Functional mapping of DCN was performed using 80-μm-diameter platinum iridium monopolar electrodes (100 KΩ; Alpha Omega). Electrodes were positioned using stereotaxic coordinates relative to a mark on the cement (see above, Surgical procedures). Mapping was mostly confined to the anterior interpositus (AIP), dorsolateral hump (DLH), and lateral nucleus (LN). Electrodes were advanced in steps of 100 μm, and currents in the range of 1–15 μA (200 ms pulse trains; 250 μs biphasic pulses; 500 Hz) were systematically tested to identify the threshold for evoking movement.
Single-unit recordings were performed using 80-μm-diameter 2–5 MΩ tungsten microelectrodes (FHC), which were reinforced by gluing them inside hypodermic tubing, attached to a micromanipulator (David Kopf Instruments). Spikes were sorted using principal component analysis after the extracellular signals had been digitized at 25 kHz and bandpass filtered between 0.1 and 8 kHz (System 3; Tucker Davis Technologies). Because of the stability of the head-fixed apparatus, single-unit recordings were remarkably stable during trials, and most neurons remained well isolated while the mice intermittently walked on the treadmill and groomed between trials (see Fig. 6D; SNR, 2.9 ± 0.5, mean ± SD; n = 16). The duration of recordings was generally limited more by the number of trials that the mice could perform than by the ability to maintain single-unit isolation, because 56% of neurons remained isolated for >45 min.

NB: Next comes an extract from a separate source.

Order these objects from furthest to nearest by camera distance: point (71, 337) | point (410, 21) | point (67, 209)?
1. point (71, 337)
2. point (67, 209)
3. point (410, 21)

In mice used for pharmacological experiments (see above, Pharmacological inactivation), electrolytic lesions were performed as terminal experiments to mark the location targeted by the implanted cannulae. A 10 s pulse of 100 μA cathodal current was delivered through the cut end of an insulated stainless steel wire placed at the same depth as the internal cannula tip. In some of the mice used for neurophysiology experiments (see above, Neural recording), an electrolytic microlesion was made for mapping regions of the AIP nucleus necessary for CR expression. Pulses of cathodal current (10 s) were delivered through the tip of a 2–5 MΩ recording electrode. The intensity of the current was gradually increased in steps of 10 μA until CRs were completely abolished, with the minimum required being 10 μA and the maximum being 50 μA.
Histology and imaging.
Mice were deeply anesthetized with isoflurane and transcardially perfused with 0.1 m PBS, followed by 4% paraformaldehyde in 0.1 m PBS. Brains were postfixed overnight and cryoprotected in 30% sucrose until they equilibrated (1–2 d). Coronal sections were cut at 50 μm thickness on a cryostat (Leica) and immediately mounted on a glass slide. For mice with lesions (see Lesions), mounted sections were stained with cresyl violet using standard histological procedures, dehydrated, defatted, and coverslipped. For mice injected with fluorescent muscimol (see above, Pharmacological inactivation), mounted sections were stained with NeuroTrace Green Fluorescent Nissl (Invitrogen) using the vendor-recommended protocol with a 100-fold dilution of the stain and coverslipped with Prolong Gold (Invitrogen). Sections were imaged on a wide-field microscope (Zeiss Axioplan 2 or Olympus BX50) under bright-field (cresyl violet) or epifluorescent illumination.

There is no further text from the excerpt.